**Instructions to follow:** In the book blog post, what rating does the writer give *Sons and Daughters of Ease and Plenty*?

**Excerpt to read:**
__________

Showing posts with label Sons and Daughters of Ease and Plenty. Show all posts
Showing posts with label Sons and Daughters of Ease and Plenty. Show all posts

Apr 23, 2017

Sunday Post: Spring Has Sprung, But Where Are the Bees?


Spring is definitely here to stay and my Mount McKinley cherry tree was in full bloom. However, heavy rains and lack of bees mean there will be no red cherries this year on my tree. Very discouraging. I have only seen one or two bumblebees so far but am hoping for more in the summer.

Title: Murder in the Bowery: Gaslight Mystery #20
Author: Victoria Thompson
Published May 2, 2017 by Berkley
Genre: historical mystery
"Sarah Brandt and Frank Malloy search for a connection between a murdered newsie and a high society woman with dangerous habits."


Title: The Widow of Wall Street
Author: Randy Susan Meyers
Published: April 11, 2017, Atria Books
Genre: contemporary fiction
"... a woman struggles to redefine her life and marriage as everything she thought she knew crumbles around her."


Title: The Murder of Mary Russell: Mary Russell and Sherlock Holmes #14
Author: Laurie R. King
Publisher: April 5, 2017, Bantam
"Has Laurie King followed in Sir Arthur Conan Doyle’s footsteps and killed off her protagonist?"

These are the books most recent to my bookshelf. How about yours?

Last week, I finished several books:


Sons and Daughters of Ease and Plenty by Ramona Ausubel, June 2016.
Review: The author is an excellent storyteller and creator of interesting characters. The novel is about people seeking freedom - freedom from parents, families and social custom, from all that is expected of them. Edgar and Fern, born to wealthy parents, feel they have escaped all of the responsibility of their inherited wealth, and live in the freedom they want, until the day their fortunes change and Fern's parents lose all their money. The book is about how this couple look a harsher reality in the face and how they adjust to it, or not.
Recommendation: Five stars. 



The Girl from Yesterday by Kathryn Miller Haines, published April 17, 2017, Pocket Star
Comments: The thriller features complicated dysfunctional families and a convoluted plot. The situations some of the girls find themselves in are almost too hard to read about, but it's a good thriller nonetheless. Three and a half stars.

__________

**Material:**
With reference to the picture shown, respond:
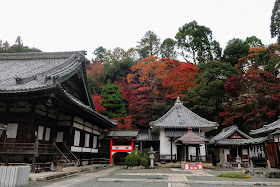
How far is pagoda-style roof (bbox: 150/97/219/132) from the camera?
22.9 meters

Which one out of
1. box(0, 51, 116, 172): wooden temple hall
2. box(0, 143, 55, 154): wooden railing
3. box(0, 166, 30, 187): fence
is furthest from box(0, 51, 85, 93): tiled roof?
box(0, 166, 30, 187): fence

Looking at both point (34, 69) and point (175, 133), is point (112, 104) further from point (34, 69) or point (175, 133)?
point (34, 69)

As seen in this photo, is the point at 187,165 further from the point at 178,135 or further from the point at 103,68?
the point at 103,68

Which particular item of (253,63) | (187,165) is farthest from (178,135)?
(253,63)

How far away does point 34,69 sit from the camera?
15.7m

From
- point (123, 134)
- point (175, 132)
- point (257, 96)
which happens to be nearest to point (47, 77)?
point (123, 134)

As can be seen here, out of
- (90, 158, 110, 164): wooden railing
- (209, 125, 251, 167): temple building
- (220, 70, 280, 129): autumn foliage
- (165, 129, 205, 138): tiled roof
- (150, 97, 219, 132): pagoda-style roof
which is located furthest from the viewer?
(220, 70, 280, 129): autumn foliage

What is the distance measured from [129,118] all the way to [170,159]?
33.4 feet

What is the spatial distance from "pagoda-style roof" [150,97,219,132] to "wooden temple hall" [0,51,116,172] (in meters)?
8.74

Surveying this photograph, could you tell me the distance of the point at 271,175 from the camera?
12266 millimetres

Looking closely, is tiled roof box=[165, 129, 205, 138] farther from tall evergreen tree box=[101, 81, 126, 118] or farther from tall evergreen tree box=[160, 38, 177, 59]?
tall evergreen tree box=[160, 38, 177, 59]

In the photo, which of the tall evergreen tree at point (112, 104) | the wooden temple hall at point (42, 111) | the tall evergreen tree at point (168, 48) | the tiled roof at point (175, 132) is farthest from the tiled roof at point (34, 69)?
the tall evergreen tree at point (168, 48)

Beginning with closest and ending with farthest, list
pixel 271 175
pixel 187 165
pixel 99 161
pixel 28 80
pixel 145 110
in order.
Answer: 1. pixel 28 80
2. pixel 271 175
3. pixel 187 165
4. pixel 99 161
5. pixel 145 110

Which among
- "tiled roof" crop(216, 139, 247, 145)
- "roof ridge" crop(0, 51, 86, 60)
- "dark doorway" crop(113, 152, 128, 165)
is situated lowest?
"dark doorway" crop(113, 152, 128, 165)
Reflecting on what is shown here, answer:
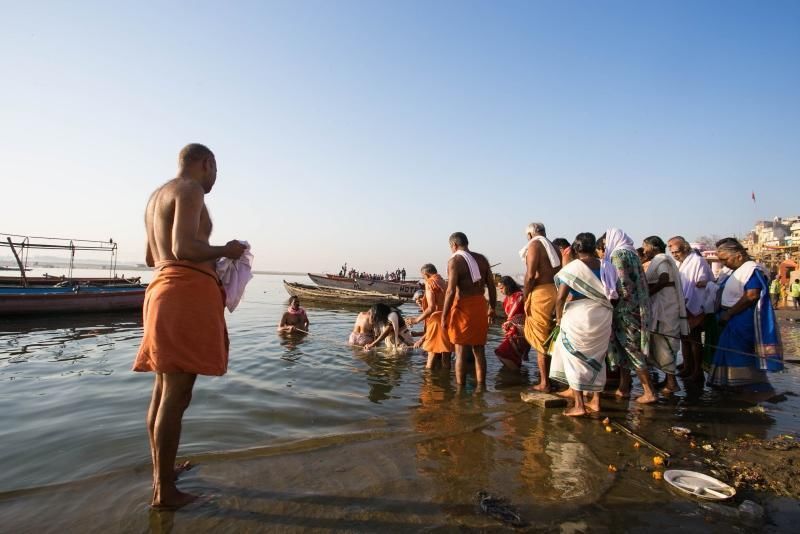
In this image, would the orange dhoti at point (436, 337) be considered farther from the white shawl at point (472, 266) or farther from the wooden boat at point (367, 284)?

__________

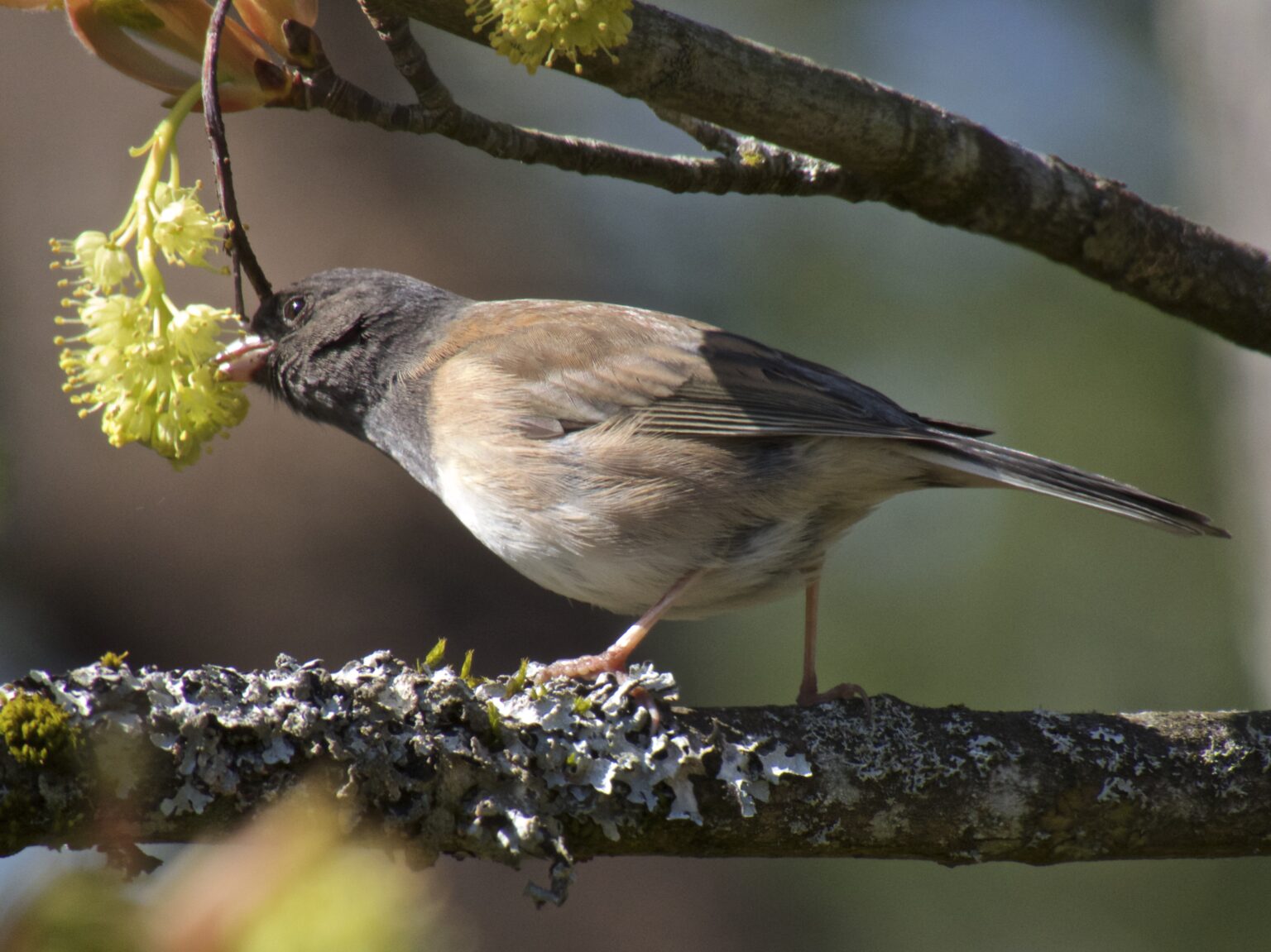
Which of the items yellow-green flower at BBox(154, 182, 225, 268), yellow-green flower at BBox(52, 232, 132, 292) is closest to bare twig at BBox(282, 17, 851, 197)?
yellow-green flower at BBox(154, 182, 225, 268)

__________

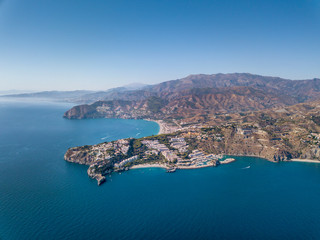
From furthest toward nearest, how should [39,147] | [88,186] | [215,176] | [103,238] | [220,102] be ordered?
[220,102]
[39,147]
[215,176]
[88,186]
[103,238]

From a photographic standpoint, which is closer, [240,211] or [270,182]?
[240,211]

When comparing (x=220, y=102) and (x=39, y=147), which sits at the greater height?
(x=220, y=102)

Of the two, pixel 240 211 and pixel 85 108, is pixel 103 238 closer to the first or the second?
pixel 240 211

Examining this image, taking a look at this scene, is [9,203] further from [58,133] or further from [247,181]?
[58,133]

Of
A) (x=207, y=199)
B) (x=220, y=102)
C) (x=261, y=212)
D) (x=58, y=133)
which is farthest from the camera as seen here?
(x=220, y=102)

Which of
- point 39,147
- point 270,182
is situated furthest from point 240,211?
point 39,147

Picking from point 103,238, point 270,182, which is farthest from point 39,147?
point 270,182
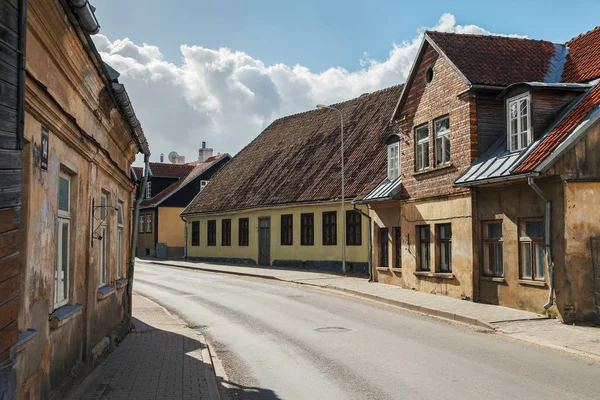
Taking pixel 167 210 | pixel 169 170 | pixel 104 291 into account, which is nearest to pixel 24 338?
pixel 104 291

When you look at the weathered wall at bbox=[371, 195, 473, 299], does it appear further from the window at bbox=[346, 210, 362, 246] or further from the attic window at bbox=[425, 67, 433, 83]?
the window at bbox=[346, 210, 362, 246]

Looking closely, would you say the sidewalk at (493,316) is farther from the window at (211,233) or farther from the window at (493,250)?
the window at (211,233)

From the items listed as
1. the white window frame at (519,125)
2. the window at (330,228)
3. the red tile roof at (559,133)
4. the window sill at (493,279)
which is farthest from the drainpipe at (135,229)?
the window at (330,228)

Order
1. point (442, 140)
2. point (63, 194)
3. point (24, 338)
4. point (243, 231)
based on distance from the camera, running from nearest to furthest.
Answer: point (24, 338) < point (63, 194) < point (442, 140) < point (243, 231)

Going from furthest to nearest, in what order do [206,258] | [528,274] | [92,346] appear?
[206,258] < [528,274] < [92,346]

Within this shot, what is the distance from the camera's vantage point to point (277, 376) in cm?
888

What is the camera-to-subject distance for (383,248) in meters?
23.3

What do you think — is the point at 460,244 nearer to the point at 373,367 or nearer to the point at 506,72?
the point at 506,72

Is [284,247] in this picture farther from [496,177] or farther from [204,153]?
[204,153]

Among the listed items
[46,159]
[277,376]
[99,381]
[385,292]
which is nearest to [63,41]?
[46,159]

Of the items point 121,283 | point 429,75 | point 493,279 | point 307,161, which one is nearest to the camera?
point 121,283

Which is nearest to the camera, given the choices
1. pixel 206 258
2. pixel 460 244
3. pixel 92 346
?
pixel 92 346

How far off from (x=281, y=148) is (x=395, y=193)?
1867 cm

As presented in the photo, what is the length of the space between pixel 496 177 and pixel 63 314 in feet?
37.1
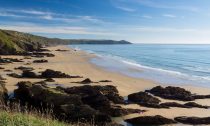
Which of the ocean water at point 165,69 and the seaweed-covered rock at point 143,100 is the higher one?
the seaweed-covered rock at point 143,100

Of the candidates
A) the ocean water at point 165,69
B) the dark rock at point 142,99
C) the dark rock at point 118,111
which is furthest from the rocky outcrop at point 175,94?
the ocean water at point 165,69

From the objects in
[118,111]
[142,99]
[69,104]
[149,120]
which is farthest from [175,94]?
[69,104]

__________

**Finished task:** Five stars.